After removing the muffler or any other instrumental attachment which may be in the piano in the way of placing the mutes, the first thing to do is to place the continuous mute so that all the outside strings of the trios are damped. The temperament is then set by tuning the middle strings, of the twenty-five trios comprised in the two-octave temperament as demonstrated in a previous lesson. After satisfying yourself by trials or test that the temperament is true, you then remove the continuous mute and proceed to bring the outside strings in unison with the middle one. Now, your 1C is sometimes found to be the first pair in the over-strung bass, which usually has two strings to a key, while in other pianos, IC is the first trio in the treble stringing, and in many cases it is the second trio in the treble. For illustration, we will say it is the second in the treble. In speaking of the separate strings of a trio we will number them 1st, 2d, and 3d, from left to right, as in foot-note, page 89, Lesson IX. Setting the mutes in bringing up the unisons in the temperament is exceedingly simple.

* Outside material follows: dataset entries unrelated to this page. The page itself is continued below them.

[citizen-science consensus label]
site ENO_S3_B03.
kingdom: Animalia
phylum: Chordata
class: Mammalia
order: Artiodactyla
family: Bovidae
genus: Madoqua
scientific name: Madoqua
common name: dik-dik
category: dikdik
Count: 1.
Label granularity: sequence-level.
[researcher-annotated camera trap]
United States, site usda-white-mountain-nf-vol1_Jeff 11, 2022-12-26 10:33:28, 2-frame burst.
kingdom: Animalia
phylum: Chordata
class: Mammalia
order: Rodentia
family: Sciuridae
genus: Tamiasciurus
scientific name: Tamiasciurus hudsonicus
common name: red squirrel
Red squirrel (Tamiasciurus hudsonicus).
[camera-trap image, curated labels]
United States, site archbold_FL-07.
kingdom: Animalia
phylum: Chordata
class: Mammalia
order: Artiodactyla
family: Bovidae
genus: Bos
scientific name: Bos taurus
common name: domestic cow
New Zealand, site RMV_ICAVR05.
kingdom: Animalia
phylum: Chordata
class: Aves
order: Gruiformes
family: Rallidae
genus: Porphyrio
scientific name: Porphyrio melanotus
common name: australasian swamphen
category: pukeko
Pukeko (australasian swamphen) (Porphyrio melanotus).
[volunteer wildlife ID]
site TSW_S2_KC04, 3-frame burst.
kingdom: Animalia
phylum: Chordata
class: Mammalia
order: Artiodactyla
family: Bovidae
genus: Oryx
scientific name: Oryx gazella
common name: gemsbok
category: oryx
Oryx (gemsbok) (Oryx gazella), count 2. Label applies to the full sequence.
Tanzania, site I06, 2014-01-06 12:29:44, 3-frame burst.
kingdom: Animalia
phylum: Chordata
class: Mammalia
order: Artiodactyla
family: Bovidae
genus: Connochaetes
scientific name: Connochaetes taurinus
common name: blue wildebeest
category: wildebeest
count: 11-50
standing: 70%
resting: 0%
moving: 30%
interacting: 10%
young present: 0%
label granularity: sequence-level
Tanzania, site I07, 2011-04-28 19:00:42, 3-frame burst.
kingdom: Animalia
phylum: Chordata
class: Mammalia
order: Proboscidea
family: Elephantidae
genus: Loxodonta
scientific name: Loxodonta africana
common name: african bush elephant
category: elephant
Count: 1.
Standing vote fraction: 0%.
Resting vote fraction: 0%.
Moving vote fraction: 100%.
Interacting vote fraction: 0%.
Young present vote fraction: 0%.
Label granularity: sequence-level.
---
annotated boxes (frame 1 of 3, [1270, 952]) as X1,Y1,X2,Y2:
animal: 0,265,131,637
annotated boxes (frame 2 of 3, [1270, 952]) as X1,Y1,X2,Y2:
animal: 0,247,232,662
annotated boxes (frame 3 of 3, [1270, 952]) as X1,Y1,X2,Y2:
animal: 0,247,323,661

The following diagram will, we think, demonstrate clearly the method employed:

Questions on Lesson IX.

  1. Define the terms, "International Pitch," and "Concert Pitch."
  2. How would you arrive at the most favorable pitch at which to tune a piano, if the owner did not suggest any certain pitch?
  3. What is the advantage in using the continuous mute?
  4. Tell what is necessary in the tuning of a string to insure it to stand well?
  5. What would result in the major third C-E, if all the fifths, up to E, were tuned perfect?